**Set task:**
Copy the listing from the line that contains "In this image, out" through the end, reproducing every line word for word.

Spatial relation data
※ ※ ※
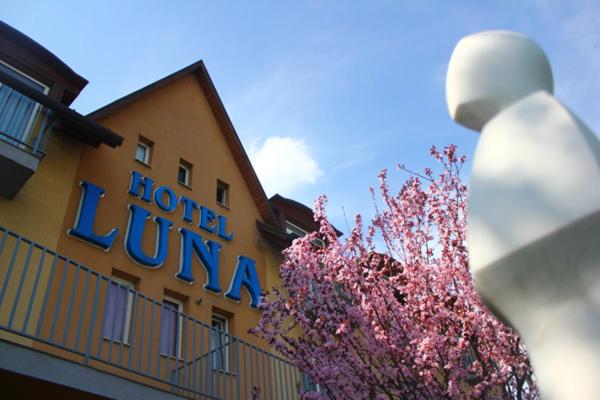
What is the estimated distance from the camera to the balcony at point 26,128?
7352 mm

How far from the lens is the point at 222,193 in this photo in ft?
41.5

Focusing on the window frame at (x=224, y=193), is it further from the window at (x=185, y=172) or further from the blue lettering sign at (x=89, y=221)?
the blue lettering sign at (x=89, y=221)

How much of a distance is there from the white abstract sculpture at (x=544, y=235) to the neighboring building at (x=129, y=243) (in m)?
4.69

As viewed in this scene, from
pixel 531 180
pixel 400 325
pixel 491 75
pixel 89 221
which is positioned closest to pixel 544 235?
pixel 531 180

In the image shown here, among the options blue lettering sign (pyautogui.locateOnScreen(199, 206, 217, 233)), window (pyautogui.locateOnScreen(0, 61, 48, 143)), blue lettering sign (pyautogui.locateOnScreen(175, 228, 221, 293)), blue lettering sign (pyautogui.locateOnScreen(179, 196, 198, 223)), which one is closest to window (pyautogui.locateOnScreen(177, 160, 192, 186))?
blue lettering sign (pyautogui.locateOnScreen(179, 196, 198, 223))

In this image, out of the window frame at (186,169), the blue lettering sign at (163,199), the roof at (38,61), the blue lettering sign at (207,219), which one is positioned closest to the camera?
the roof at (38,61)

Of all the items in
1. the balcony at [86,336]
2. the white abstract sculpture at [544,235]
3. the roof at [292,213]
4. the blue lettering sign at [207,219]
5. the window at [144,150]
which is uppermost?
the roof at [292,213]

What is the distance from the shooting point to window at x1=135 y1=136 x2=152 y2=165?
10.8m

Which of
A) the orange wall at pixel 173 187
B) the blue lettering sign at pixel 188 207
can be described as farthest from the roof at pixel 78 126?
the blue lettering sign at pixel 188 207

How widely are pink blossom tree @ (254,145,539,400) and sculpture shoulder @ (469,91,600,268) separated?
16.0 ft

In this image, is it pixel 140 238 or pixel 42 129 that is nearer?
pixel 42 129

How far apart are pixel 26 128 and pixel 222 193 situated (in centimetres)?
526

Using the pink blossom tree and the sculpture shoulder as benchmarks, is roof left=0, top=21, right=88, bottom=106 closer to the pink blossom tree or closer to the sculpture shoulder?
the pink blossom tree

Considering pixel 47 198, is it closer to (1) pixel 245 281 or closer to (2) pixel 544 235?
※ ※ ※
**Written response:**
In this image, out of the window frame at (186,169), the blue lettering sign at (163,199), the roof at (38,61), the blue lettering sign at (207,219), which one is positioned closest to the camera?
the roof at (38,61)

Of all the items in
1. the balcony at [86,336]
2. the white abstract sculpture at [544,235]
3. the roof at [292,213]
4. the blue lettering sign at [207,219]
5. the window at [144,150]
which is uppermost?
the roof at [292,213]

What is the distance from the shooting point to window at x1=135 y1=136 x2=152 y2=165?
10.8m

Which of
A) the orange wall at pixel 173 187
B) the blue lettering sign at pixel 188 207
can be described as farthest from the roof at pixel 78 126?
the blue lettering sign at pixel 188 207

How widely are pink blossom tree @ (254,145,539,400) and sculpture shoulder @ (469,91,600,268) separated?
16.0 ft

In this image, is it pixel 140 238 or pixel 42 129 that is nearer?
pixel 42 129

How far apart are pixel 26 128 and pixel 222 193 situated (in centimetres)?
526

Using the pink blossom tree and the sculpture shoulder as benchmarks, is roof left=0, top=21, right=88, bottom=106 closer to the pink blossom tree or closer to the sculpture shoulder?
the pink blossom tree

Considering pixel 47 198, is it closer to (1) pixel 245 281 or closer to (2) pixel 544 235?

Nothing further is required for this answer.